When Winning Isn’t Winning, In Youth Sports or In Life

When Winning Isn’t Winning,
In Youth Sports or In Life

 

This past weekend, I had one of those parenting moments that sticks with you.  Not because it was heartwarming, but because it revealed something deeper about how we raise kids and how that echoes all the way into adulthood.


My daughter plays fourth-grade lacrosse. At this level, the rules are simple and intentional: no stick checking, and teams must make two passes before they can shoot. The idea isn’t to win at all costs. The idea is to teach these 9- and 10-year-old girls how to actually play the game. Cradle. Pass. Catch. Communicate. Learn the fundamentals

 

The score doesn’t matter. The growth does. 

 

But this weekend, we played a neighboring town, and their coach had a very different philosophy. 

Instead of encouraging his players to run offensive sets or work on clean passes, his “strategy” was for two girls to literally drop the ball into each other’s sticks twice, technically meeting the two-pass requirement and then hand it off to their best player to go score. 

That was it. Over and over again. No team play. No development. Just a shortcut to a scoreboard that, let’s be honest, nobody is even really tracking. 

It wasn’t just lazy coaching. It was a missed opportunity, and it sent a message to those young girls: We don’t trust you to try. We don’t think you’re capable. Just do the bare minimum and let someone else carry the team. 

And that message? It doesn’t stay on the field.

 

The Long Shadow of Bad Coaching

 

Youth sports, when done right, teach us the fundamentals of life. They teach us to try, to fall, to get back up. To communicate. To lose with grace. To win with humility. And to believe that effort and not shortcuts build real success. 

But when a coach decides that winning is more important than teaching, they rob kids of those lessons. They replace growth with fear. And whether we realize it or not, that kind of coaching plants a seed of insecurity that grows up right alongside us. 

Because if your coach didn’t have enough faith in you to try, and if the parents around you didn’t push back on that, what is the message we are sending our young daughters?  

You start to believe that trying isn’t worth it unless you’re guaranteed to win. 

You learn to play it safe. You learn to defer. You learn to stay quiet and let someone else take the shot.

 

And Then You Become an Adult…

 

Fast forward 20 years, and that same kid is now an adult who’s terrified of asking financial questions. Not because they’re lazy or disinterested, but because they’ve been trained to believe that asking for help means they’re losing at life. 

They sit in meetings, nodding along, pretending they understand what an “RMD” is or how their taxes really work all because somewhere along the way, they were taught that not knowing something is shameful. That asking for help is weak. That someone else is better equipped to “score.”

Spatial relationship records
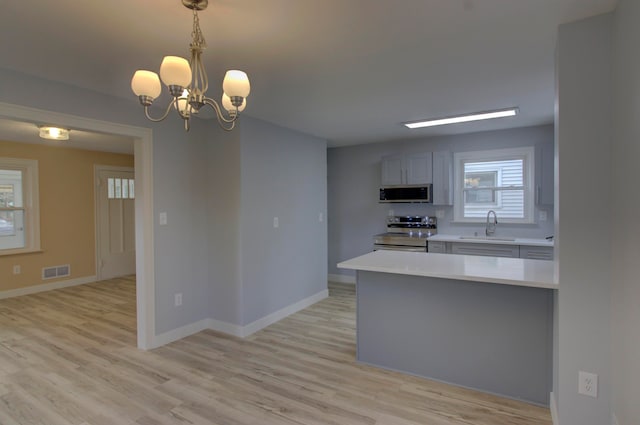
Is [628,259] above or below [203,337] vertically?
above

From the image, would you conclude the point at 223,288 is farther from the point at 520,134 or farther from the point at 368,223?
the point at 520,134

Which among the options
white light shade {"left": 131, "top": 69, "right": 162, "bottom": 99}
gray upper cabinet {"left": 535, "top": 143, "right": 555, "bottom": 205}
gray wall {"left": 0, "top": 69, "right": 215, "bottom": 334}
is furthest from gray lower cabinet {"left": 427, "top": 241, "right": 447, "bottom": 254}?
white light shade {"left": 131, "top": 69, "right": 162, "bottom": 99}

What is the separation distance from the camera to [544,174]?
14.1 ft

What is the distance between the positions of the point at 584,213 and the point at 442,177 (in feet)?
10.1

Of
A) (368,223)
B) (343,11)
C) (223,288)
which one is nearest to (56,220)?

- _What is needed_: Write out the passage of the youth sports essay above from "But this weekend, we" up to and including "on the field.".

- _Result_:
But this weekend, we played a neighboring town, and their coach had a very different philosophy. 

Instead of encouraging his players to run offensive sets or work on clean passes, his “strategy” was for two girls to literally drop the ball into each other’s sticks twice, technically meeting the two-pass requirement and then hand it off to their best player to go score. 

That was it. Over and over again. No team play. No development. Just a shortcut to a scoreboard that, let’s be honest, nobody is even really tracking. 

It wasn’t just lazy coaching. It was a missed opportunity, and it sent a message to those young girls: We don’t trust you to try. We don’t think you’re capable. Just do the bare minimum and let someone else carry the team. 

And that message? It doesn’t stay on the field.